DOCUMENT PASSAGE:
Agreed,

The fastest way we have found is to mount a scope to the dish.   The McCown one 
should work really well.   We made our own version of that due to way the 
Jirous dishes are constructed, but the McCown one is like a little more durable 
than ours and more of a single person usable type of thing.   With that set up, 
you might not even have to tweak the link.   We just did three more links 
yesterday with Mimosa B11s, one was bang on at -42, the other two we had to 
fine tune for less than 5 minutes.   In the last couple of weeks, we did 10 
other links and 7 of them we didn’t even have to touch to fine tune, they were 
within 2-3 dBi of target right way when linked up.   A couple of things we 
found that really helped:

  1.  Get a small pair of binoculars to find the other tower first on longer 
links.   This helps you get close first, the scope is so zoomed in, it takes 
awhile to find the other tower some times.
  2.  Know what your tilt is before going up as you mentioned below, and then 
if you can find a part of the bracket that is square to the face of the dish, 
use the iHandy app (or a similar one) on the smart phone to set tilt to the 
right value before setting azimuth.  This has cut the time down quite a bit as 
well.

With the Jirous dishes, we can now get our alignment time down on one end to 
less than 10 minutes from the time the dish is attached to the pipe.   We get 
the mounting bracket pinched down tight with the dish aimed in the general 
direction, then set tilt with the smartphone, then dial in azimuth with the 
scope.  If you are using only Jirous dishes, I can send you what we built, but 
I think Chuck’s setup is more universal and more durable.   We use vise grips 
to clamp the scope to the dish, which is more of a 3 hands rather than 2 hands 
kind of thing.   I think Chuck’s could be done more easily with one person.   
We do have two setups thinking we would have to have folks on both ends at the 
same time, but since these get so close as Bill mentioned, you can do it from 
one end and be pretty confident you won’t have to revisit that end most of the 
times.

INFORMATION GIVEN:
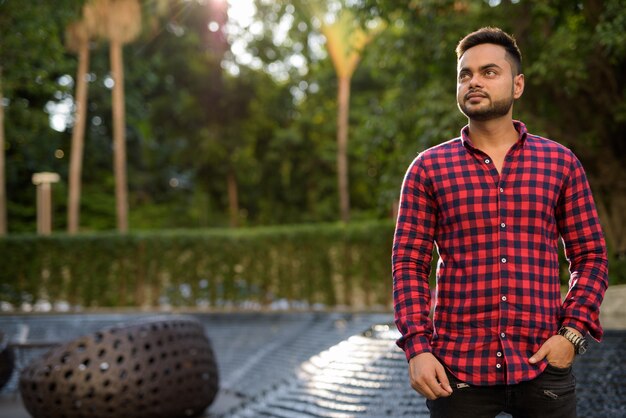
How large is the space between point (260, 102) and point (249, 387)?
24.4 metres

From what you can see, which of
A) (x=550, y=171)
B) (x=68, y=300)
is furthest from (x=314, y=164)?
(x=550, y=171)

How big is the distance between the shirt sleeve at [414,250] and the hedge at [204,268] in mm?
13743

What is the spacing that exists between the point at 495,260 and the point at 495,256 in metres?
0.01

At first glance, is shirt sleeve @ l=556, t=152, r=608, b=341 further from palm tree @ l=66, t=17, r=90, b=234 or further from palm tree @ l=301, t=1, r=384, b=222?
palm tree @ l=66, t=17, r=90, b=234

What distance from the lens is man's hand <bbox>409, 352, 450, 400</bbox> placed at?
2381 millimetres

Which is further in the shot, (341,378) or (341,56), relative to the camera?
(341,56)

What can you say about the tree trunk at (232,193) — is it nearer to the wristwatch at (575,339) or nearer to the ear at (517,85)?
the ear at (517,85)

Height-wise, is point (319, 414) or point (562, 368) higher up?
point (562, 368)

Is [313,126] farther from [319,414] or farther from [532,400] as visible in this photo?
[532,400]

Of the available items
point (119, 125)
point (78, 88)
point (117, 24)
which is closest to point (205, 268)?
point (119, 125)

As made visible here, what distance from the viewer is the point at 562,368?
2.41 meters

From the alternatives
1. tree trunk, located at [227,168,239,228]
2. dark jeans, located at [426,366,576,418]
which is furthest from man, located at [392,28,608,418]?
tree trunk, located at [227,168,239,228]

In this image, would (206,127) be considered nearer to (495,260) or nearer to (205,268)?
(205,268)

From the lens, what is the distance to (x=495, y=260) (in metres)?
2.49
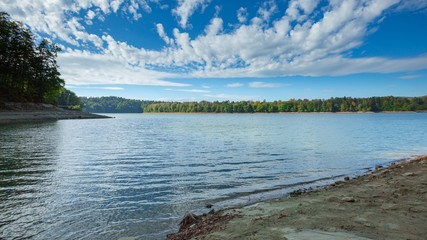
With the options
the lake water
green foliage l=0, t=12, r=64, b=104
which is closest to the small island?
green foliage l=0, t=12, r=64, b=104

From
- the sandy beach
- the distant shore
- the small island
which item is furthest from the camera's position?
the small island

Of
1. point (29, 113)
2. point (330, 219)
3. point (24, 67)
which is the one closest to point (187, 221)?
point (330, 219)

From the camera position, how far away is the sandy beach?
6.38m

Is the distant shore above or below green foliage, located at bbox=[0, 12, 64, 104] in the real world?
below

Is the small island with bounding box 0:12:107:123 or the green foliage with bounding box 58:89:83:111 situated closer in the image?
the small island with bounding box 0:12:107:123

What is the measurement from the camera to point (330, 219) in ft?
24.7

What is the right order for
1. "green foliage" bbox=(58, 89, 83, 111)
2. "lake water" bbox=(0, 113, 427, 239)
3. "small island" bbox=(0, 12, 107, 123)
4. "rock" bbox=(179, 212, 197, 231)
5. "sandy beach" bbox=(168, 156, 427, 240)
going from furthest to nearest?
"green foliage" bbox=(58, 89, 83, 111), "small island" bbox=(0, 12, 107, 123), "lake water" bbox=(0, 113, 427, 239), "rock" bbox=(179, 212, 197, 231), "sandy beach" bbox=(168, 156, 427, 240)

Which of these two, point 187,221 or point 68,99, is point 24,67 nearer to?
point 68,99

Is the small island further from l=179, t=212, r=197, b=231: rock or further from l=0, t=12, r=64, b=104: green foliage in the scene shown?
l=179, t=212, r=197, b=231: rock

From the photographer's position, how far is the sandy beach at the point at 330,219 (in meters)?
6.38

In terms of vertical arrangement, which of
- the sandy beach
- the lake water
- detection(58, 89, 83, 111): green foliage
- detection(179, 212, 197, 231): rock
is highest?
detection(58, 89, 83, 111): green foliage

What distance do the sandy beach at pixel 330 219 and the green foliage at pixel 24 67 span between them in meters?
86.8

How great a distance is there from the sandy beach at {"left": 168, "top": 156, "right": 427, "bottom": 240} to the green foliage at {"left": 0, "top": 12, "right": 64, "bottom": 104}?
86795 mm

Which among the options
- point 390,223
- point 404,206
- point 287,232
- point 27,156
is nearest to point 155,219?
point 287,232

EXERCISE TASKS:
1. In the dish alignment post, how long does aligning one end of a Jirous dish now take?
2. Summarize the dish alignment post in two sentences.
3. Write the next part of the dish alignment post, continuing after its final sentence.

TASK-BY-TASK OUTPUTS:
1. Less than 10 minutes from the time the dish is attached to the pipe.

2. Mounting a scope to the dish is the fastest alignment method found, and with it most recent links needed only brief fine tuning or none at all. Finding the far tower with binoculars and setting tilt with a smartphone app before dialing in azimuth has cut alignment of one end of a Jirous dish to under 10 minutes.

3.
We have tried smartphone apps and all kinds of compasses to set azimuth and 
found they just aren’t accurate at all.   The binoculars cuts the initial tower 
acquisition time down  for longer links dramatically, however, many of our 
links are under 10 miles and we don’t really need the binoculars for them.

Regards,

David Coudron


From: Af <[email protected]> On Behalf Of Jaime Solorza
Sent: Saturday, April 28, 2018 1:14 PM
To: Animal Farm <[email protected]>
Subject: Re: [AFMUG] Alignment idea

Guess I will have buy one then...thanks
Jaime Solorza

On Sat, Apr 28, 2018, 12:04 PM Bill Prince 
<[email protected]<mailto:[email protected]>> wrote:

The easiest way I've found to align a link was with the McCown scope thingy. I 
was able to align a 10 mile 11 GHz link all by my lonesome. Not quite plug and 
play, but it was operational within a couple dB of optimal when I powered it 
on. I also did a 7.5 mile link that was dead-on when I powered it on (again, 
all by myself).



bp

<part15sbs{at}gmail{dot}com>


On 4/28/2018 11:00 AM, Jaime Solorza wrote:
Wondering if anyone has used lets say a 5GHz antenna and radio attached above 
an 11GHz antenna to find a good starting point for aligning 11GHz quicker.   we 
have azimuth and elevation coordinates, we have found some good landmarks on 
paths to get good of idea of path.....
I have three links to align next week and need to get is asap....lots of other 
projects and quotes I need to get done.
I did find a low cost USB SA from Trarchy for $995.00 that goes from 4.0 to 
13.xGHz that looks interesting.
My SA only goes to 6GHz..
anyways any other tips would be appreciated.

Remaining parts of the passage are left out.